Ricardo Salgado e a ala psiquiátrica de Caxias

Irmgard Furchner, uma alemã de 96 anos que, aos 18, era secretária no campo de concentração de Stutthof, começou esta semana a ser julgada por alegadamente ter contribuído para a morte de 11412 vítimas da barbárie nazi. Atrás da secretária.

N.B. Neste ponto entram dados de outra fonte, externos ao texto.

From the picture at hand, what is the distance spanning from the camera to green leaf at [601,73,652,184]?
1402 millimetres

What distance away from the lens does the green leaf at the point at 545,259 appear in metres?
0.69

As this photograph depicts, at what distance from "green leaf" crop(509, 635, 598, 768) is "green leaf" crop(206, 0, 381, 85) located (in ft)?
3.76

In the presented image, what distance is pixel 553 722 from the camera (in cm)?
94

Furchner não é a primeira nonagenária a ser chamada pela justiça alemã, pese embora as dúvidas sobre o seu envolvimento directo naquelas mortes. Tinha 18 anos, estava, como a maior parte dos alemães daquele tempo, brainwashed pela propaganda nazi, cumpria as ordens – administrativas – que lhe eram impostas e é pouco provável que tenha disparado algum tiro ou ligado as câmaras de gás. Apesar de tudo isto, a justiça alemã não teve dúvidas nem vacilou. A justiça é para cumprir e os alemães não brincam. Talvez isso ajude a explicar muita coisa.

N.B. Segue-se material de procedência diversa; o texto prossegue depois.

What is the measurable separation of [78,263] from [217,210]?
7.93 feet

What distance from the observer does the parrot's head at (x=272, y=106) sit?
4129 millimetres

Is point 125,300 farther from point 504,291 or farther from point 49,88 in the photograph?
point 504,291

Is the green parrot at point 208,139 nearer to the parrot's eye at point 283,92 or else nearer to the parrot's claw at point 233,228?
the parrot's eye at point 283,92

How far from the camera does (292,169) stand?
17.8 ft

Entretanto, em Portugal, a defesa de Ricardo Salgado, recentemente diagnosticado com a doença de Alzheimer – so they say – pediu a suspensão do julgamento do banqueiro, dada a sua condição de saúde, que de resto não o impediu de se passear pelo Mediterrâneo durante o Verão. Era expectável que algo assim surgisse. Quem tem dinheiro – e Salgado, estranhamente, ainda tem muito – costuma conseguir soluções alternativas, quando a prisão parece inevitável. Felizmente, o colectivo de juízes resistiu e rejeitou o pedido. A ver vamos, se a determinação dos magistrados sem mantém firme. Se Irmgard tem saúde para bater com os costados no banco dos réus, Salgado, que ainda há dias vimos fresco e fofo na Sardenha, seguramente também terá. E a ala psiquiátrica da prisão de Caxias estará, seguramente, de portas abertas para o receber. Só fica a faltar confiscar o património que resta, esteja ele no nome de quem estiver, para cobrir uma pequena parte do assalto. O resto, em princípio, pagamos nós.

Comments

  1. JgMenos says:

    A bestalialidade a par de não temer o ridículo, são estruturantes do progressismo abrilesco.

  2. Tuga says:

    Tadinho dele .

    Conheces a história do lobo ?

  3. Paulo Marques says:

    A capacidade para se defender e a possibilidade de contrariar a acusação são pilares essenciais da justiça.
    Agora, se é esquema do Ricardito… provavelmente.

  4. Júlio Santos says:

    O que não lembra ao diabo lembra a estes advogados pagos a peso de ouro, pago pelos lesados do antigo BES. Se Ricardo Salgado está senil internem-no compulsivamente num hospital psiquiátrico. Se calhar o doentinho é os advogados iam logo mudar de estratégia, porque o dinheiro não falta.

  5. Filipe Bastos says:

    O julgamento da Sra. Furchner, tal como o de Oskar Gröning – que fora contabilista em Auschwitz e que foi condenado aos 94 anos – abre um precedente interessante.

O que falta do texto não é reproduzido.